> **Required action**:
When the string "ginger" is part of a line in the data below, report the whole line.

Data section: Begin

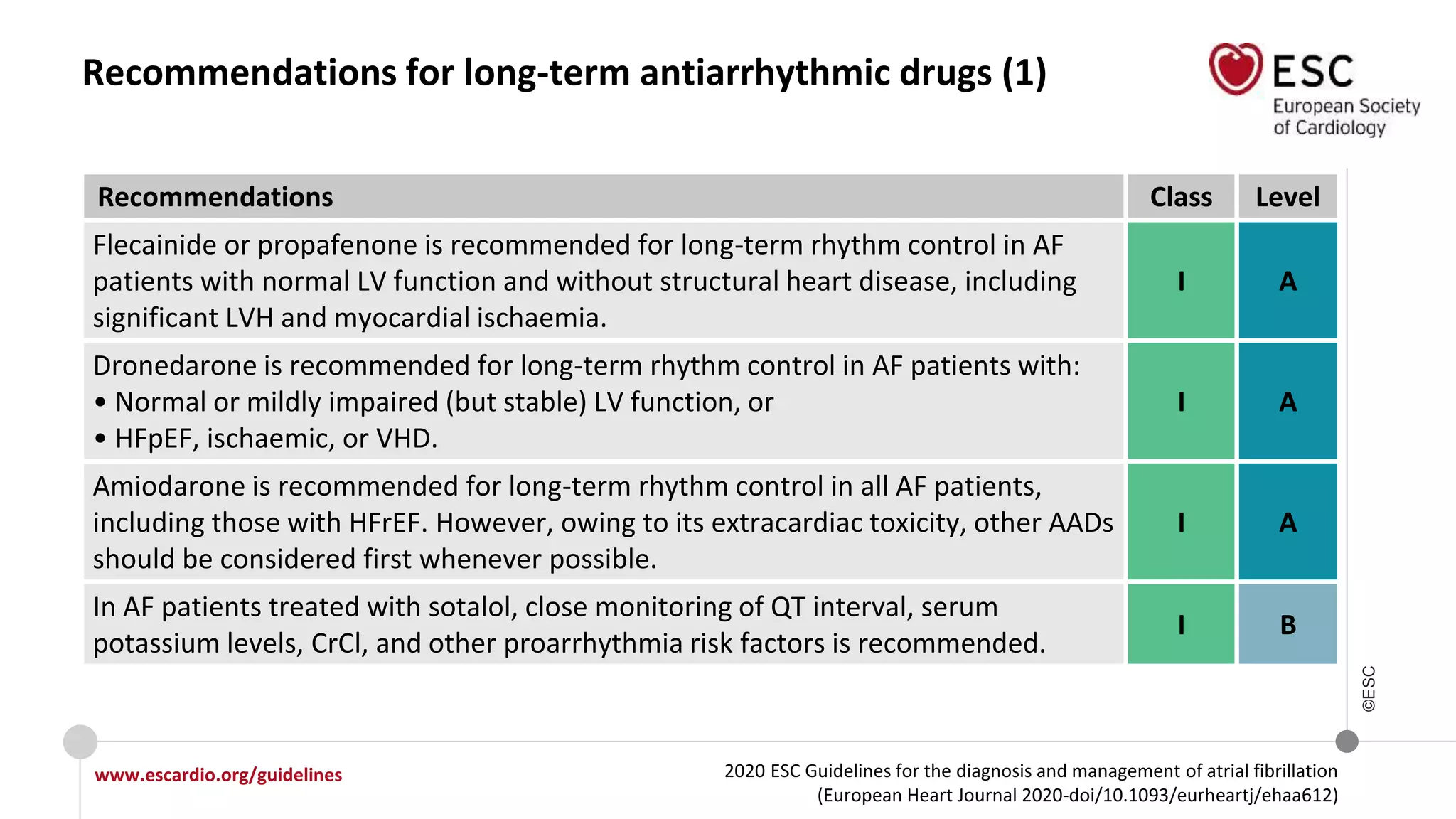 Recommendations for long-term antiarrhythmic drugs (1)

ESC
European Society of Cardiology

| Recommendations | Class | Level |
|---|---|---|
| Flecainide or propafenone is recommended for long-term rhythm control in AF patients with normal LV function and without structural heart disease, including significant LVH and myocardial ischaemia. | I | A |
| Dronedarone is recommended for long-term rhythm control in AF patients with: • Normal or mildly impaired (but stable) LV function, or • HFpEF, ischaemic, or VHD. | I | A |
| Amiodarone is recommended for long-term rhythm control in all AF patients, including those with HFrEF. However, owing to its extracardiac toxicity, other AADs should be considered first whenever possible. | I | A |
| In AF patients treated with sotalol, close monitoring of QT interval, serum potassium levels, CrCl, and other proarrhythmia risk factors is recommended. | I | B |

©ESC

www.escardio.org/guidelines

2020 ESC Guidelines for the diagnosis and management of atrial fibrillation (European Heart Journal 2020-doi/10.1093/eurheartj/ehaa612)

Data section: End
Data section: Begin

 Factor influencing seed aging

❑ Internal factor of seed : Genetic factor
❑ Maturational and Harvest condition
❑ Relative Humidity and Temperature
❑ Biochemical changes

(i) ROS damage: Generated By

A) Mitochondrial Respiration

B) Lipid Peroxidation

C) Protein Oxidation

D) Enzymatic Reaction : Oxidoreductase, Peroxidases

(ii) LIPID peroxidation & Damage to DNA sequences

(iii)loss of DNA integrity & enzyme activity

Data section: End
Data section: Begin

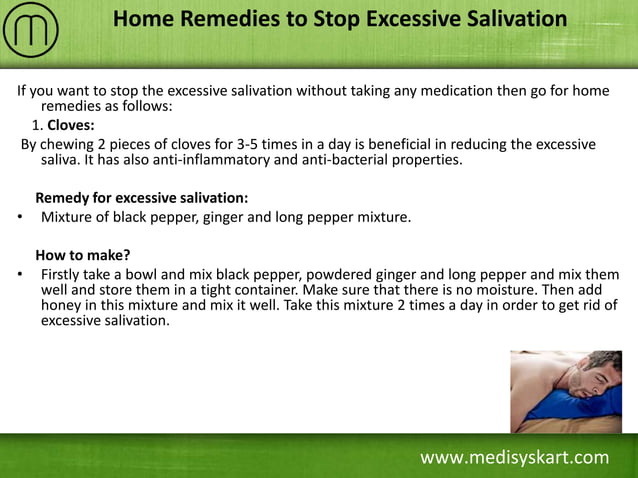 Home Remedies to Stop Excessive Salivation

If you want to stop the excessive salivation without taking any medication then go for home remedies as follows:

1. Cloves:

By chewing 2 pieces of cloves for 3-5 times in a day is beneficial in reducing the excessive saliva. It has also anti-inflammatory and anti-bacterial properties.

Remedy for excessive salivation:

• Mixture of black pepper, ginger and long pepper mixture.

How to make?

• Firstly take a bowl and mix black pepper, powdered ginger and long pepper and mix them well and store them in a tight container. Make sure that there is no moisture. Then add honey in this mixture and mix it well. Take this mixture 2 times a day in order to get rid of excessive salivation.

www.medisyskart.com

Data section: End

> **Exercise output**:
• Mixture of black pepper, ginger and long pepper mixture.
• Firstly take a bowl and mix black pepper, powdered ginger and long pepper and mix them well and store them in a tight container. Make sure that there is no moisture. Then add honey in this mixture and mix it well. Take this mixture 2 times a day in order to get rid of excessive salivation.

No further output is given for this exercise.